═══ Entries shown ═══
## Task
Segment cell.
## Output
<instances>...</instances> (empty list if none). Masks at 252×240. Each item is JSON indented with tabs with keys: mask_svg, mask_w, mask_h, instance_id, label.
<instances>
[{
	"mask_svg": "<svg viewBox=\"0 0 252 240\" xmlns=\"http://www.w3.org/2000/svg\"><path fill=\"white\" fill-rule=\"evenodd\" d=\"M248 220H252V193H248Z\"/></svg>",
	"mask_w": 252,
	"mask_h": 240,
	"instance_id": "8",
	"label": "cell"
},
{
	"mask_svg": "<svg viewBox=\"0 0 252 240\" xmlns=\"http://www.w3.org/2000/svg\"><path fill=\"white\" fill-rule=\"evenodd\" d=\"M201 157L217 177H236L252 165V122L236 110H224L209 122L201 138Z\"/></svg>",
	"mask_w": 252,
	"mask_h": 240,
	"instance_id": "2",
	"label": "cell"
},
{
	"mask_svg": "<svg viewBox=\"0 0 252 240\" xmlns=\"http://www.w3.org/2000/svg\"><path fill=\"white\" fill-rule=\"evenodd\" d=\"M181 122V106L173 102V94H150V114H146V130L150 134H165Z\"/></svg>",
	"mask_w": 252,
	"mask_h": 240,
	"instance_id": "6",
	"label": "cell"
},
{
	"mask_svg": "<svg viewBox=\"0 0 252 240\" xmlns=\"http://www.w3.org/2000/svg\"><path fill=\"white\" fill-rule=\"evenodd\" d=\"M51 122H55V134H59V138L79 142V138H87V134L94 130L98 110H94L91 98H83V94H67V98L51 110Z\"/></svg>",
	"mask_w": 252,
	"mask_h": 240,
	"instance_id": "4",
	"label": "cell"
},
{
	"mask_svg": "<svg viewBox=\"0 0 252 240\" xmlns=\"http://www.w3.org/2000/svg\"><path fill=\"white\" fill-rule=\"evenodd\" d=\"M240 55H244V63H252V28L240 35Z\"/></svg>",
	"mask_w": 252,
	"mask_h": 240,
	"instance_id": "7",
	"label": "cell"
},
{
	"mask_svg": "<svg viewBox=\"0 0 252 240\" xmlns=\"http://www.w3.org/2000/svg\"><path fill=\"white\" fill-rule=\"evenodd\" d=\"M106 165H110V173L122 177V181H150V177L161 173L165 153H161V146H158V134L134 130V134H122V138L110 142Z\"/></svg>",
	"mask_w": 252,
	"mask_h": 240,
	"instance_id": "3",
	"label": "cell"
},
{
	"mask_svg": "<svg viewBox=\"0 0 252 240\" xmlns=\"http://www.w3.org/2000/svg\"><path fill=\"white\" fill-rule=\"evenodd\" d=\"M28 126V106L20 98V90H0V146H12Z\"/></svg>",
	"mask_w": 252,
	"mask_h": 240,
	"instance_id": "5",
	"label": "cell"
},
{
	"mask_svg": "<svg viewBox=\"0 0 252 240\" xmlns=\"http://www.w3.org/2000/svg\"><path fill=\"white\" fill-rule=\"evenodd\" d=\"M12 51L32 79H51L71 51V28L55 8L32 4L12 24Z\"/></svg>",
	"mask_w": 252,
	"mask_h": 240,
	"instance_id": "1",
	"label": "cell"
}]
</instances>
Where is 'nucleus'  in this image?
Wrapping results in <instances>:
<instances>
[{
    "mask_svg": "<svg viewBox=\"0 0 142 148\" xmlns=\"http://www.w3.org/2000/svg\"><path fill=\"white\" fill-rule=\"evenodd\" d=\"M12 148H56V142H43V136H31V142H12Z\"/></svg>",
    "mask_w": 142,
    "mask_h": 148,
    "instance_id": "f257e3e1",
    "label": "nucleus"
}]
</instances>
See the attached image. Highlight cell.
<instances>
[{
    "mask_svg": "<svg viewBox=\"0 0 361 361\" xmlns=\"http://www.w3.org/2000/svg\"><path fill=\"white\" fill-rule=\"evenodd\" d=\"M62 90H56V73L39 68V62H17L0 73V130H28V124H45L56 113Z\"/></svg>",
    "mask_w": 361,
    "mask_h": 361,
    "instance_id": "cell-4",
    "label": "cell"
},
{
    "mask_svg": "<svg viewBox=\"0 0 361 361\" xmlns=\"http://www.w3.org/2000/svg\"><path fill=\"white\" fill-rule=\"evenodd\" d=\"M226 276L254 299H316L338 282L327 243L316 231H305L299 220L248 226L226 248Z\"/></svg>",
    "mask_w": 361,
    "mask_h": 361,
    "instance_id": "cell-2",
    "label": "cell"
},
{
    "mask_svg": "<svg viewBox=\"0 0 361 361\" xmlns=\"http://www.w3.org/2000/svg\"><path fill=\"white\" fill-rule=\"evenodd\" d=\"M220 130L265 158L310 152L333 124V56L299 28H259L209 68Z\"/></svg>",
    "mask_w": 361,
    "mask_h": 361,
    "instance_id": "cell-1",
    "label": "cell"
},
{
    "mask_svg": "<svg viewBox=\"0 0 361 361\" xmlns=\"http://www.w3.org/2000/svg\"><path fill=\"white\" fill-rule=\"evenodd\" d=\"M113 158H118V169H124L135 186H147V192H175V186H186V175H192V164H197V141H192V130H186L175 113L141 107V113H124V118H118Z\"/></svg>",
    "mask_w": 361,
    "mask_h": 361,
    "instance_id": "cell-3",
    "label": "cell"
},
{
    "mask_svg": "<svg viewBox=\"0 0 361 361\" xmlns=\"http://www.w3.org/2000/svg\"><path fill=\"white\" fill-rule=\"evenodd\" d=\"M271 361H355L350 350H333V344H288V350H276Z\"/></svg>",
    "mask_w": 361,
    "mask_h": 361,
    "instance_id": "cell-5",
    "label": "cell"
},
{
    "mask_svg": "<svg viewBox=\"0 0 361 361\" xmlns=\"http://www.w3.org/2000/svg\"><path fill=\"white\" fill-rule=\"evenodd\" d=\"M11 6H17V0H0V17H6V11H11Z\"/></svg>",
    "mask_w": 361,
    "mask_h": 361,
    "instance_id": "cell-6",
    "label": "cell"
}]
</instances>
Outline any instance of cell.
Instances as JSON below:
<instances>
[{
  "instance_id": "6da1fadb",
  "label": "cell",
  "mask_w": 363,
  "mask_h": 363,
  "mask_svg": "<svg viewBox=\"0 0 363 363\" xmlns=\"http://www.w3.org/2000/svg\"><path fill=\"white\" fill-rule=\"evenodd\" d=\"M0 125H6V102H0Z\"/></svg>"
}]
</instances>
═══
Required task: Please count how many lines of the items above contain the string "image", with case counting. Reply with the number alone.

Complete answer: 2